Washington Signature Validation – Close

Timothy Kincaid

August 4th, 2009

Anti-gay activists seeking to block the domestic partnership enhancement bill from being enacted needed to collect 120,577 valid signatures. They submitted 137,689, which provides a cushion of 17,122 for invalid signature or errors.

Thus, as long as fewer than 12.4% of signatures are erroneous, they will have enough signatures to qualify for the ballot. The average error rate is 18%

So far, the signatures are being validated with few errors. (Seattle PI)

As of Monday state election workers had checked 11,502 signatures, and 10,087 have been OK’d with 1,415 rejected, mostly because the person does not show up on the voter rolls.

This reflects an error rate of 12.3% and if this continues the validation check could be so close as to be suspenseful to the end. It might even qualify.

However, only 8% of signatures have been checked and we cannot expect that the signature validity is homogenous. We will know more as the count goes on.

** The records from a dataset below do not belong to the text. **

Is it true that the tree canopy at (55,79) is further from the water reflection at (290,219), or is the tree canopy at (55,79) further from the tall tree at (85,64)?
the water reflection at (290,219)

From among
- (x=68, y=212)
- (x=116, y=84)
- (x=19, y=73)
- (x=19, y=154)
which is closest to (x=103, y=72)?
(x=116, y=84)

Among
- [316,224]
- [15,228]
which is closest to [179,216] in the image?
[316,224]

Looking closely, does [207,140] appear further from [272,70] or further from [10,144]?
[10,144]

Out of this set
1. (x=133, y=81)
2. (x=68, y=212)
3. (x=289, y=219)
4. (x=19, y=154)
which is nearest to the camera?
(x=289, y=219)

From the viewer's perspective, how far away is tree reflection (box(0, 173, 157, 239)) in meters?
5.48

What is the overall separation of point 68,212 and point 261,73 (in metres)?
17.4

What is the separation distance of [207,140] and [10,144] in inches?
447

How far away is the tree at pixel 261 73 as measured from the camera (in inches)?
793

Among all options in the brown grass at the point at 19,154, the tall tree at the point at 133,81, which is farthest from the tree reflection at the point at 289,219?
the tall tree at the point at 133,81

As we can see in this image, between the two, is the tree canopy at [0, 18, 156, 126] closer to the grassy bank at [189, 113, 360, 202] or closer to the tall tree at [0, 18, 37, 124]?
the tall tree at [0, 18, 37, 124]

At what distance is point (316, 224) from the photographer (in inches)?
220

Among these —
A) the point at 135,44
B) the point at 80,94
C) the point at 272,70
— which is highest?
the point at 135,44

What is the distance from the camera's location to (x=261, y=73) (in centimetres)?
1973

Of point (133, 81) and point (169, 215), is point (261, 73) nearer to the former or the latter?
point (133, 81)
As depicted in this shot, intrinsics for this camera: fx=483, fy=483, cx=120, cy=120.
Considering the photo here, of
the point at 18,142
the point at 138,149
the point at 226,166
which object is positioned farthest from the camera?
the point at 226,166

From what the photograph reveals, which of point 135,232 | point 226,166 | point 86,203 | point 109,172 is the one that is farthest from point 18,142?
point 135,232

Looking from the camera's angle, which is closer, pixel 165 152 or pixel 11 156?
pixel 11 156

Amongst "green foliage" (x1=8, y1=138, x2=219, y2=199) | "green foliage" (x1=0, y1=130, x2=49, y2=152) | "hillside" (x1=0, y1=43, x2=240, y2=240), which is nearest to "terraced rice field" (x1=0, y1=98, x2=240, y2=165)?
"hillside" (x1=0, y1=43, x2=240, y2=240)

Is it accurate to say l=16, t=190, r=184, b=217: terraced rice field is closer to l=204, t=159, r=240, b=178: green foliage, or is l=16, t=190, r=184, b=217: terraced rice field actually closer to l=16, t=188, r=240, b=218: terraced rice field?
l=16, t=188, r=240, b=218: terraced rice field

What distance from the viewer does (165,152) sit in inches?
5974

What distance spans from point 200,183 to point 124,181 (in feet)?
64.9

UPDATE: The Washington Secretary of State has provided some additional information which may shed light on why the signatures appear at this time to be so clean. It could all have to do with duplicate signatures.

The total duplicates found on Friday were 7. Yesterday they were 16. Logically, this number should grow significantly as the count proceeds. And here’s why:

On Friday there were 5,646 signatures reviewed. So each new signature inspected was compared to a total database of about 5,000 other signatures instead of the total of 137,000. The odds are that if the party signed twice, the signature being inspected would be the first count of that signature and thus not show up as duplicate.

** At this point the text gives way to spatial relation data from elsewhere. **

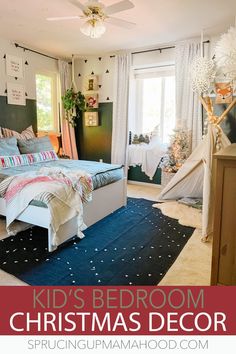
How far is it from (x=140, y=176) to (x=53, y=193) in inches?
115

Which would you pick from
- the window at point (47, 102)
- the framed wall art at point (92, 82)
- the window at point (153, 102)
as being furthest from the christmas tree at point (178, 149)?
the window at point (47, 102)

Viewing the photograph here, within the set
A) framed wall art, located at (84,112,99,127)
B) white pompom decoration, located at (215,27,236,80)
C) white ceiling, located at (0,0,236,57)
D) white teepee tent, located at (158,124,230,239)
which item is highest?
white ceiling, located at (0,0,236,57)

Yesterday, the database doubled in size. Now the odds are about twice as high – but still pretty low – that they’ve already seen the signature. And, indeed, the duplicate error rate doubled.

As the count goes on, the duplicate rate should continue to increase. Even if the missing, invalid, or non-register signatures stay consistent, the increase in duplicates may well kick this petition out of validity.

steve

August 4th, 2009

Enough with the haters and “religious” nuts out there. CIVIL RIGHTS NOW!!!

Dan

August 4th, 2009

Tim:

Great post. I have concluded that the WA SoS is hopeless when it comes to getting the calculation of “error rate” and “pad” correct. Even in its report today, it manages to slightly misreport the error rate as 12.31% (when it is in fact 12.30 percent rounded down).

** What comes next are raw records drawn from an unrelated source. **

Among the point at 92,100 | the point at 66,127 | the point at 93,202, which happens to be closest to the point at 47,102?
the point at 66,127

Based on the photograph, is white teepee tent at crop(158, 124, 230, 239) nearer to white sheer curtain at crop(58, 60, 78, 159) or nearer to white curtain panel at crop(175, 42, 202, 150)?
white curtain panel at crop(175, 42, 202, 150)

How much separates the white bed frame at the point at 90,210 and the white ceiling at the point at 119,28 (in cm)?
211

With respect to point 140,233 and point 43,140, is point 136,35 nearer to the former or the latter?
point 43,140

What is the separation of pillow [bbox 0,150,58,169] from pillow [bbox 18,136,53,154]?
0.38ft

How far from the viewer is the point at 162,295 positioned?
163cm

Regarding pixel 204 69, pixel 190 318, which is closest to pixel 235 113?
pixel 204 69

The fact is that, while the first two batches of names have come in dishearteningly clean, and the error rate is running at a record low, they are nevertheless on target to top 120,577 by only a few hundred names. If any of the upcoming batches comes up dirty, they are screwed. The margin is razor thin.

Ultimately, this could come down to a a very small number of signatures. Which raises 2 questions, which would be a good topics for a future post. First, is the issue of signature-gatherer deception. The SoS says that there is no statutory remedy for removing a name from a petition. But I see no reason why a citizen could not seek a court order requiring removal on the grounds of fraudulent inducement. I hope we don’t get there, but if they come out at a few dozen names above the threshold, attention will quickly turn to this issue. Second, is the issue of whether and to what extent the anti-R71 folks are planning to conduct their own review of these names and make challenges to the SoS’s validation of specific signatures. I have heard nothing about this. The anti-R71 folks are running silent. Whether this is a matter of strategy or simple laziness in the great tradition of No on 8, who can say?

Timothy Kincaid

August 4th, 2009

Dan,

See also the Update above. This may not be quite as close as is being reported.

Jacob

August 9th, 2009

Election officials are rigging the numbers so this initiative gets on the ballot.